能の構成を大きく分類すると、“現在能”と“夢幻能”とに分けられます。
今回の三曲はこの夢幻能のジャンルのものです。
通常の劇は現在進行形で作られ、起承転結の展開になっています。能でも現在能と言われるものはこの構成で出来ています。
一方、夢幻能というのは能独特の構成を持ちます。
現在能が「生きた現実の世界」の劇であるのに対して、
夢幻能は「過去の追憶の世界」の劇であります。
一口に夢幻能といっても、実際には曲ごとに様々ですが、大体以下のような構成をもっております。
里人の姿で現れた亡霊(前シテ)は、この土地を訪れた旅の僧(ワキ)に昔この地であった物語を話し、弔いを勧め、自分が当事者のようにほのめかして立ち去ります。(中入、ここまでが前半です)
亡者の思いを聞いた僧は夜もすがら祈りを捧げます。念仏を受けた亡者はありし日の姿で再び現れ(後シテ)、読経を喜び、昔の出来事を語り、自身の心情を舞に託して訴えます。

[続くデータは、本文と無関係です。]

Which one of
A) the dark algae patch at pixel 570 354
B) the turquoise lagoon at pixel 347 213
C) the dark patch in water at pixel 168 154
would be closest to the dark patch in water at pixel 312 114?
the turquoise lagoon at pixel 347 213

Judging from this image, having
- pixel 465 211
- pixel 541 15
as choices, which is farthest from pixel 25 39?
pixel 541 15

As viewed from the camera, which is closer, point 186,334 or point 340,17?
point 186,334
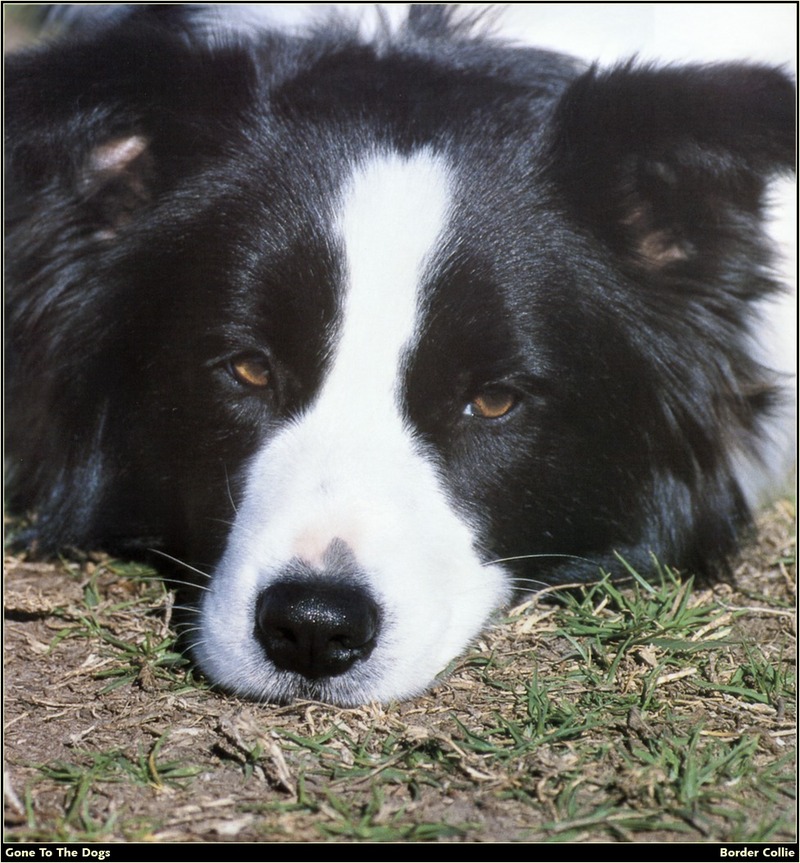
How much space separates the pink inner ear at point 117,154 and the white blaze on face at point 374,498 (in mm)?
770

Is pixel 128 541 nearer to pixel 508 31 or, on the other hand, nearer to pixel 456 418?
pixel 456 418

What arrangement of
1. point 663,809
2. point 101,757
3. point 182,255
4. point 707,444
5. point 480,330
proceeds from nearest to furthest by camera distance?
point 663,809 < point 101,757 < point 480,330 < point 182,255 < point 707,444

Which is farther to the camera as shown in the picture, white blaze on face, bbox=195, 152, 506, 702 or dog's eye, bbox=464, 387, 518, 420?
dog's eye, bbox=464, 387, 518, 420

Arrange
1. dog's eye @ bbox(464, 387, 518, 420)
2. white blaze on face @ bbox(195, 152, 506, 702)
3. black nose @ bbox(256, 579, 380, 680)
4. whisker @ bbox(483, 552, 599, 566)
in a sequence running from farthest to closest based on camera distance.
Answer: whisker @ bbox(483, 552, 599, 566) → dog's eye @ bbox(464, 387, 518, 420) → white blaze on face @ bbox(195, 152, 506, 702) → black nose @ bbox(256, 579, 380, 680)

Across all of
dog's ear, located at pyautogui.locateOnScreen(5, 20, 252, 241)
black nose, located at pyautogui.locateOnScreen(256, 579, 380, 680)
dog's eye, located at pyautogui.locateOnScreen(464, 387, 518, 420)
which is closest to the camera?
black nose, located at pyautogui.locateOnScreen(256, 579, 380, 680)

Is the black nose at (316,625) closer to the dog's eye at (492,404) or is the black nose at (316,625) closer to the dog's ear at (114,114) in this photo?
the dog's eye at (492,404)

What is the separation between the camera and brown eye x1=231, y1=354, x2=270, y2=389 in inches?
114

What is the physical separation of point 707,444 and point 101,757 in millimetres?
2035

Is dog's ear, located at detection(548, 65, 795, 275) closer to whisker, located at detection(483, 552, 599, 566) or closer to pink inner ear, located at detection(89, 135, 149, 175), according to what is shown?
whisker, located at detection(483, 552, 599, 566)

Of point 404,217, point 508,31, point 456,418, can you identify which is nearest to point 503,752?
point 456,418

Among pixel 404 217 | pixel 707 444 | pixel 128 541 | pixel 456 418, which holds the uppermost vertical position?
pixel 404 217

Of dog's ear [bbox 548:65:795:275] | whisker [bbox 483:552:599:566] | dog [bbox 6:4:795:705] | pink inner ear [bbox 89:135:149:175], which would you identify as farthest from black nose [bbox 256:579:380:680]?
pink inner ear [bbox 89:135:149:175]

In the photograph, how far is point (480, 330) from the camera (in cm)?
279

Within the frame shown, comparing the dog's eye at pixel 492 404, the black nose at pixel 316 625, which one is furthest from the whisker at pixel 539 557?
the black nose at pixel 316 625
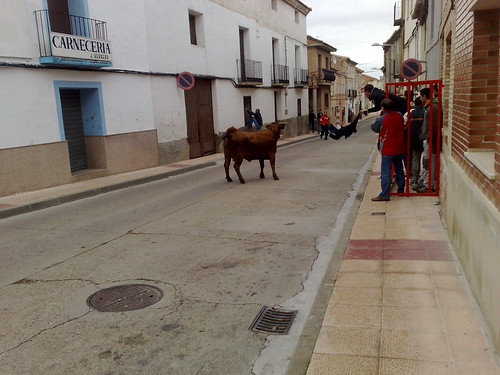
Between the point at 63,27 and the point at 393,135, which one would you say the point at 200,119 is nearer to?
the point at 63,27

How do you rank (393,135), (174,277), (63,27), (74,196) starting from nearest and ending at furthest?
(174,277) < (393,135) < (74,196) < (63,27)

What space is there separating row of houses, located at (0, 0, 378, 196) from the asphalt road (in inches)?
Answer: 101

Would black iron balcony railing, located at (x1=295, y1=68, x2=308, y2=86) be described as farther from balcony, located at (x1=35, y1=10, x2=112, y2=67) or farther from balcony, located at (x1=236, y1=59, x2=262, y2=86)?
balcony, located at (x1=35, y1=10, x2=112, y2=67)

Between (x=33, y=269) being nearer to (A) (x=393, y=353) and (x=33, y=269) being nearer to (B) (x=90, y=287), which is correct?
(B) (x=90, y=287)

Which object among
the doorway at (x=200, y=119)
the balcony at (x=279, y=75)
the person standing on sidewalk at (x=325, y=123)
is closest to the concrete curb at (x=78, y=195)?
the doorway at (x=200, y=119)

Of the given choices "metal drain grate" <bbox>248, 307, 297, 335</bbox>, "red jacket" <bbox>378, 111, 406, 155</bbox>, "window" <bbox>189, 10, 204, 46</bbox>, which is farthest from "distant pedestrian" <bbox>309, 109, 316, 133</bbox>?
"metal drain grate" <bbox>248, 307, 297, 335</bbox>

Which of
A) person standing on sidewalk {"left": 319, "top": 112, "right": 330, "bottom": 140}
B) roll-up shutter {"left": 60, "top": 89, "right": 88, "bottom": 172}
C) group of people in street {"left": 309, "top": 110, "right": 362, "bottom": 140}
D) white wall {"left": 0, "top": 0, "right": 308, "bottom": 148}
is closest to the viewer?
group of people in street {"left": 309, "top": 110, "right": 362, "bottom": 140}

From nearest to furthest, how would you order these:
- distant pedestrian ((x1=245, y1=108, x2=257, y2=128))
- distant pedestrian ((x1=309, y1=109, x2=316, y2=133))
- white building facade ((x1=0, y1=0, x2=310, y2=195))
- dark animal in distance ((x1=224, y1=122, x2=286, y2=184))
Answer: white building facade ((x1=0, y1=0, x2=310, y2=195)) < dark animal in distance ((x1=224, y1=122, x2=286, y2=184)) < distant pedestrian ((x1=245, y1=108, x2=257, y2=128)) < distant pedestrian ((x1=309, y1=109, x2=316, y2=133))

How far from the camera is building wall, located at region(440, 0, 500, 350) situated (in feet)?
10.1

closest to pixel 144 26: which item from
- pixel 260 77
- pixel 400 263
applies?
pixel 260 77

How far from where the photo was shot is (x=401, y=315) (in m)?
3.57

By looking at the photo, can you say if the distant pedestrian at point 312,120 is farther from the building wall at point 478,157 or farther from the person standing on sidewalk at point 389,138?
the building wall at point 478,157

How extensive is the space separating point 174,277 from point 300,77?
2748 centimetres

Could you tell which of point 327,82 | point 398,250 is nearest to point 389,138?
point 398,250
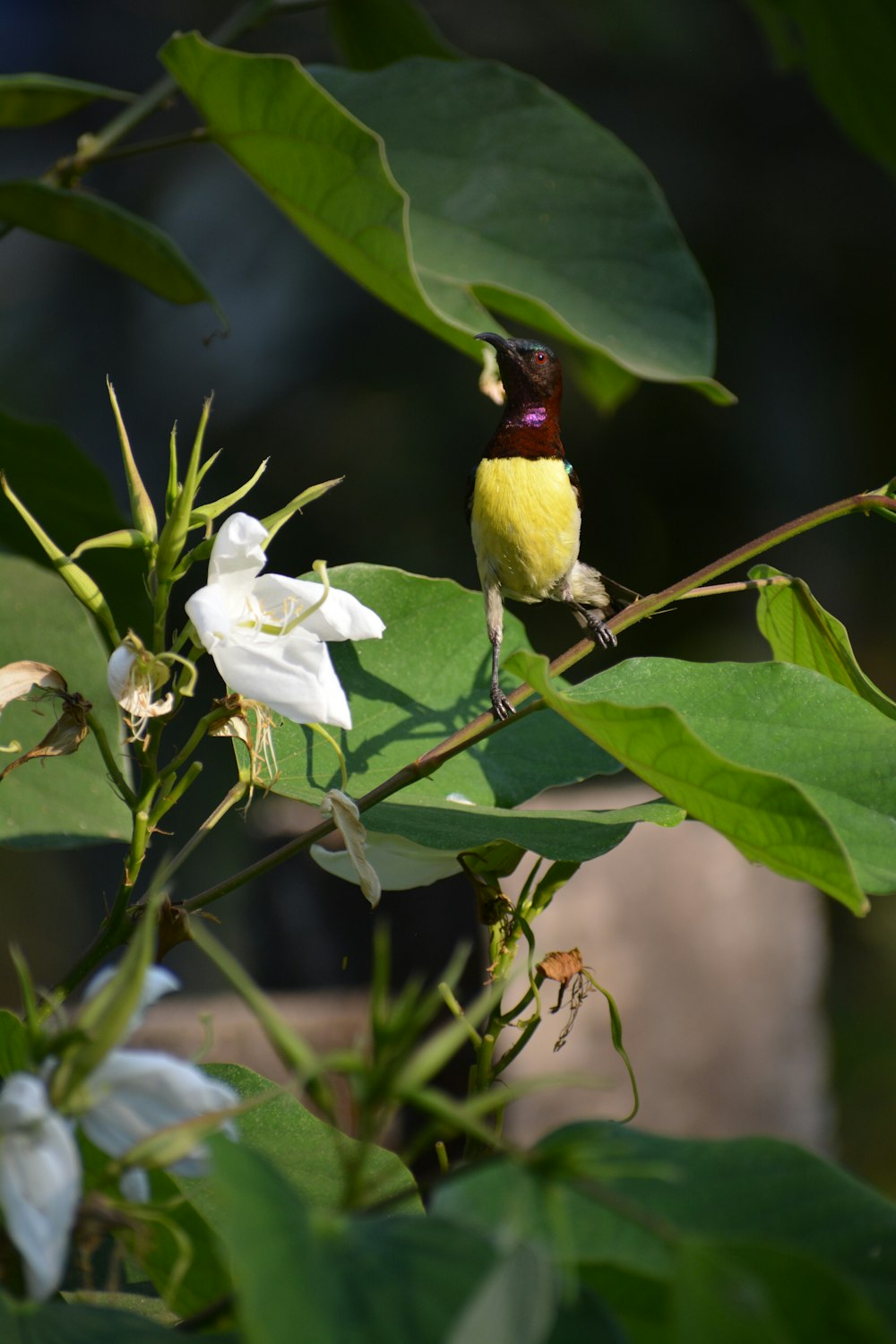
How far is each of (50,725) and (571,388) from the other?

或る人は無念の戦死であり、或る人は恋・愛の苦しみ、屈辱であり、或る人は生活の為の殺生です。
それらはすべて成仏の妨げなのです。亡者は弔いを受けて成仏出来ることを喜び、夜明けと共に消え失せます。
これらは僧の夢の中の出来事だったのです。
前半は時の流れに沿って展開するのに対して、後半は主人公の在りし日の深い思いのあった時間に巻き戻り、物語が展開されます。すなわち時間は逆行するのです。
時間の逆行が夢幻能のキーポイントです。
碁はこのような構成で作られており、前場後場とありますので、複式夢幻能といいます。
維盛は前半が無く一場の構成になっていますので単式夢幻能といいます。所縁の人達が弔っている処へ主人公の亡霊が現れ言葉を交わします。
菅丞相は前場後場とありますので複式になっています。シテは亡霊ですが、ワキの夢の中の話の展開ではなく、現実の中に亡霊として登場してきます。またワキは旅の僧ではありません。やや変則的複式夢幻能となります。このたび再演される曲の中で『碁』は最も標準的な夢幻能であります。